PP> C’est avant tout une méthode de développement professionnel et de transfert de savoirs des pratiques. A l’occasion des consultations le client découvre d’autres façons de faire, de voir et de formuler de nouveaux plans d’actions. Il apprend à prendre du recul sur ses pratiques et ses modes de fonctionnement, à demander de l’aide, à développer ses relations de coopération transversale. Les consultants apprennent à écouter et questionner pour prendre le temps de bien comprendre le besoin du client, puis dans un deuxième temps ils apprennent à donner du feedback, partager des ressentis et des expériences. Bien souvent, on ne prend pas le temps de s’accorder une instance de travail qui permet ce type de transferts de savoirs. Les avantages sont indéniables, la formule est souple et pragmatique, le coût relativement faible (quelques journées d’animation d’un consultant senior formé à la méthode) d’autant plus que ces séances sont imputables au titre de la formation, et que progressivement certains participants pourront avec un petit complément de formation devenir des animateurs.

Q> Quels sont les commentaires des participants à l’issue des séances ?

Ils sont unanimes sur les bénéfices immédiats, les consultants comme les clients : « très enrichissant, très pragmatique, avec des retombées concrètes », « un temps privilégié pour réfléchir à partir de sa pratique, partager, s’entraider aussi bien au niveau du savoir faire qu’au niveau du savoir être », « ils apprécient le contenu des rencontres, le fonctionnement des groupes, le climat convivial et l’efficacité de la méthode », « même si on est parfois dérangé on se sent motivé à se remettre en cause pour progresser dans sa pratique », « Les valeurs que véhicule le co développement (confidentialité, bienveillance, non jugement, entraide) sont rassurantes pour parler vrai, apprendre et s’entraider » « la diversité des points de vues est une vraie richesse ».

● ● ● ● ●

## CONSIGNES
1 > Indiquez si chacune des affirmations suivantes concorde avec le texte sur le co-développement, en répondant par oui ou par non et en citant mot pour mot le passage décisif : (a) Le coût de la méthode est présenté comme élevé. (b) Les séances peuvent être imputées au titre de la formation. (c) Les avis des participants sur les bénéfices immédiats sont divisés.
2 > Rédigez la suite du texte sur le co-développement en reprenant juste après sa dernière phrase.

## SECTION DES DONNÉES

● ● ● ● ●

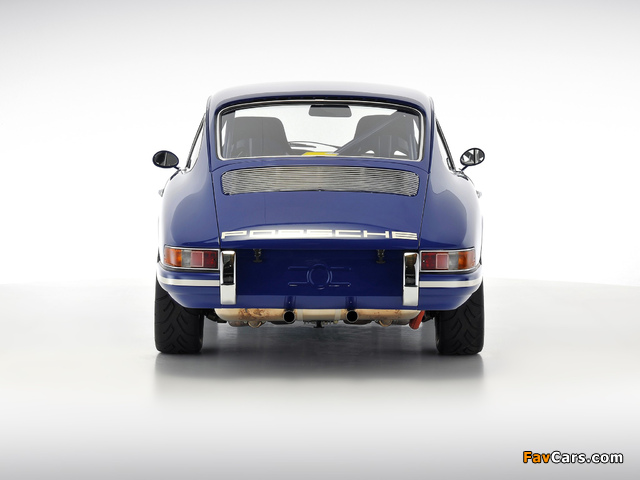 Porsche 911 2.0 LS Rally (901) 1965–69 wallpapers (640 x 480)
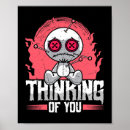 Recherche de voodoo art Poupée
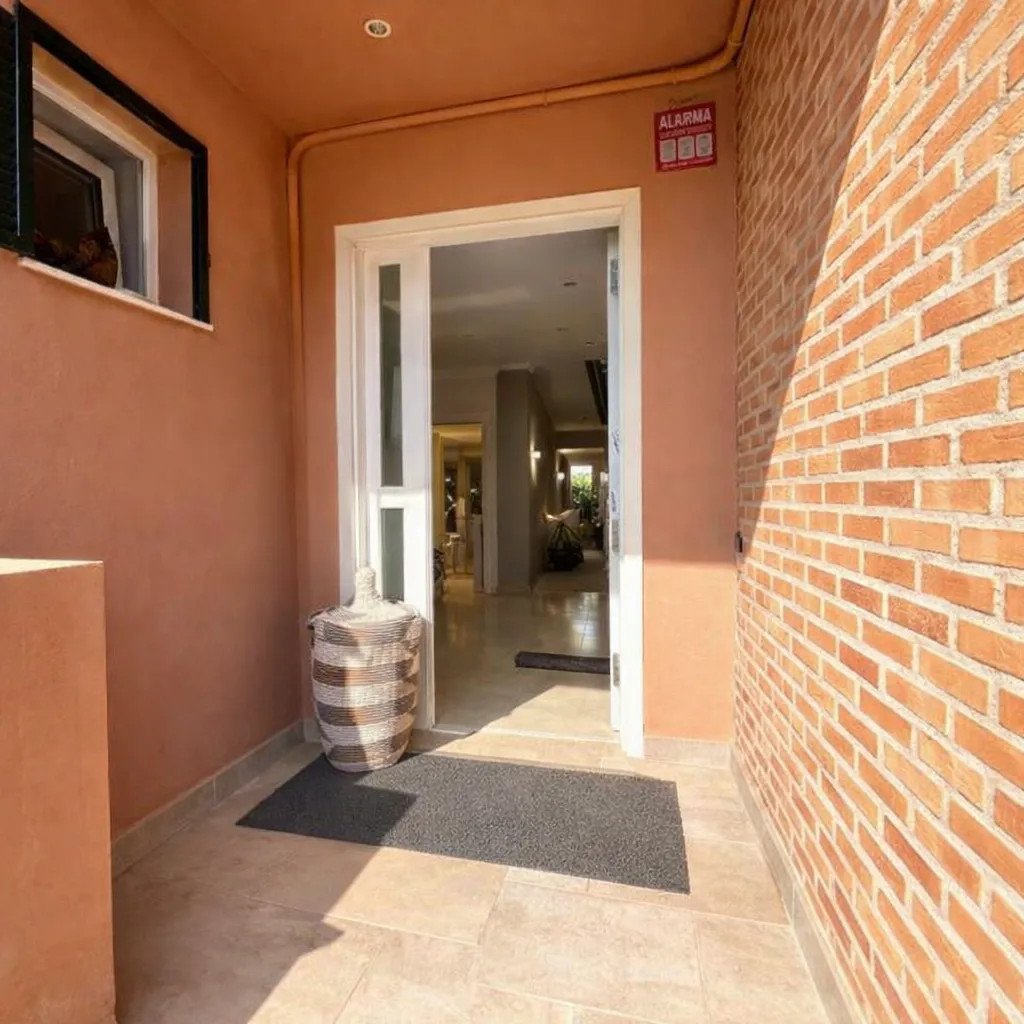 5 Bed Townhouse in Marbella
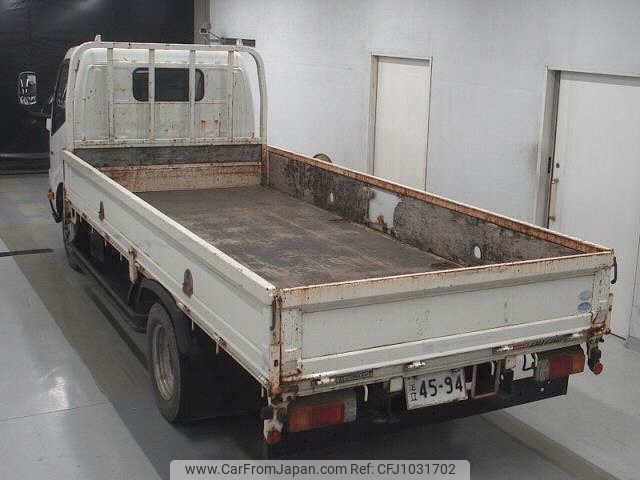 hino dutro 2014 -HINO--Hino Dutoro XZC655M-0002328---HINO--Hino Dutoro XZC655M-0002328- image 2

● ● ● ● ●

## VOS RÉPONSES
1 >
(a) Non : « le coût relativement faible ».
(b) Oui : « ces séances sont imputables au titre de la formation ».
(c) Non : « Ils sont unanimes sur les bénéfices immédiats ».

2 >
Q> Pour conclure, quelles sont vos recommandations pour expérimenter cette méthode ?

Le co- développement me parait très adapté dans un contexte de changement, il faut donner du sens au projet de mise en œuvre. Il peut légitimer le changement en offrant l’occasion aux participants de mieux communiquer sur la nature et l’objet du changement vécu, et de mobiliser les participants. S’approprier le changementen réalisant les apprentissages découlant des succès et des échecs de l’implantation du changement organisationnel et en cherchant à en tirer les leçons qui s’imposent. Ma recommandation c’est de l’essayer pour bien comprendre les enjeux et cibler sa mise en œuvre sur des pratiques professionnelles transversales porteuses de sens !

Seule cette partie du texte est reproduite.